__GIVEN TEXT__.
Search data error reference

This reference identifies the error codes that can appear when you use Search data in ThoughtSpot, including the cause and suggested resolution.

Search data error codes


11026

Description

Nesting group-aggregate formulas is not supported.

Details

This error is displayed as a query generation error when a query plan detects that the underlying formula is defined with nested group functions. An example of nested group function is the following where:

  • the inner group aggregate is a level of detail calculation for sales at the country level.

  • the outer group aggregate creates a moving sum of the country sales that ignores any date filters. This ensures the moving calculation is correct when date filters are applied.

Sales by Country ( worksheet formula) = sum(amount), {country}, query_filters())

3 Month Average of Sales by Country= group_aggregate(moving_average(group_aggregate(Sales by Country,2,0,date),query_groups(), query_filters()-{date})

Cause

ThoughtSpot does not support nested group functions. Refer to the formula reference for list of all group functions.

Resolution

A data modelling solution is required to calculate the inner group function. In this example this could be one of the following constructs to pre-calculate the sales by country value:

  • a table or column in the underlying database;

  • a ThoughtSpot Search based View;

  • a ThoughtSpot SQL based View.


11027

Description

Query must include at least one base table column.

Details

This error is displayed when the search data query has not selected a token that references a column from the underlying database.

Cause

With formulas, it is possible to create ThoughtSpot columns that do not reference the underlying database. The following is a simple example formula. If a search is defined with this single token, then the error will be displayed.

Current Date = today()

A second example could involve a parameter, where the user has created a formula to calculate the number of days between the date specified by the parameter and the current date. As this formula does not reference a column in the database, this would return an error if this formula was the only token in the search.

Days Difference = diff_days(parameterDate, today())

Resolution

Update the search to include a column that references the underlying database.


11028

Description

Data samples are not supported for models/Worksheets with chasm traps. Use Search to get sample data.

Details

When a user selects the Data Samples tab from a Worksheet or model, ThoughtSpot attempts to display 50 rows of data. If a chasm trap query plan is detected, then a warning message is displayed to the user.

Cause

Schemas that may have multiple fact tables are joined through shared dimensional tables. This is known as a chasm trap. ThoughtSpot supports chasm traps for analysis. However, these are not supported for Worksheet data samples. Refer to the Chasm trap article for further details.

Resolution

Leverage Search Data to review columns and their values.


11029

Description

The table data could not be retrieved. Table data is not supported for Worksheets with aggregate column filters.

__GIVEN REQUEST A__. According to the error reference, how many rows of data does ThoughtSpot try to display when a user selects the Data Samples tab?
__GIVEN REQUEST B__. Render this sentence from the error reference in Spanish: "ThoughtSpot does not support nested group functions."
__GIVEN REQUEST C__. Repeat the error reference word for word from "Current Date = today()" to "Difference = diff_days(parameterDate, today())".
The lines after this error reference have nothing to do with it.

[Detection annotation records]
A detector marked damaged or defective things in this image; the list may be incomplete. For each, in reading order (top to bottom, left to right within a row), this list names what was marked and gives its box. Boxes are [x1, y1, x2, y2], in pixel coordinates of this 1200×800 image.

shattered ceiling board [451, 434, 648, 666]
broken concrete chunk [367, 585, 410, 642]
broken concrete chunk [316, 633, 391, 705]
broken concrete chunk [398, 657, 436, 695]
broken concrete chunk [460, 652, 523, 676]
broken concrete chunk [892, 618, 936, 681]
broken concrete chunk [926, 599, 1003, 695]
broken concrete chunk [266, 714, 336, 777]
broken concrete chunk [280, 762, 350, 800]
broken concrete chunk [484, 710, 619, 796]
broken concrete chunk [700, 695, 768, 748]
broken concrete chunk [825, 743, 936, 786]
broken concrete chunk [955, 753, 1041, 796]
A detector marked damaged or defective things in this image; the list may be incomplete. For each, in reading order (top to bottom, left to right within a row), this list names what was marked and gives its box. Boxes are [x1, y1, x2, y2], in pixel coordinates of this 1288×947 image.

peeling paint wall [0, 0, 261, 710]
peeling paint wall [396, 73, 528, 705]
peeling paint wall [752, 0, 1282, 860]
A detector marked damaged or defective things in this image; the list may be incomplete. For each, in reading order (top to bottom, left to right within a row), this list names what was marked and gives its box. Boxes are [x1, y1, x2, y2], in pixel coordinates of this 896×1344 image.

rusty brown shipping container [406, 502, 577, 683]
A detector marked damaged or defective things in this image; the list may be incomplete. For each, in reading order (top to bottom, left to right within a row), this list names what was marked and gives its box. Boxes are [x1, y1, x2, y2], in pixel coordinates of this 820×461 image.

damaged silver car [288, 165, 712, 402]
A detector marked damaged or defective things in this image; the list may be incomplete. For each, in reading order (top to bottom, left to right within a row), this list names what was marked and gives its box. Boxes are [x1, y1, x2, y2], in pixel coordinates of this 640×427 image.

__TASK RESULT A__. 50 rows.

__TASK RESULT B__. ThoughtSpot no admite funciones de grupo anidadas.

__TASK RESULT C__.
Current Date = today()

A second example could involve a parameter, where the user has created a formula to calculate the number of days between the date specified by the parameter and the current date. As this formula does not reference a column in the database, this would return an error if this formula was the only token in the search.

Days Difference = diff_days(parameterDate, today())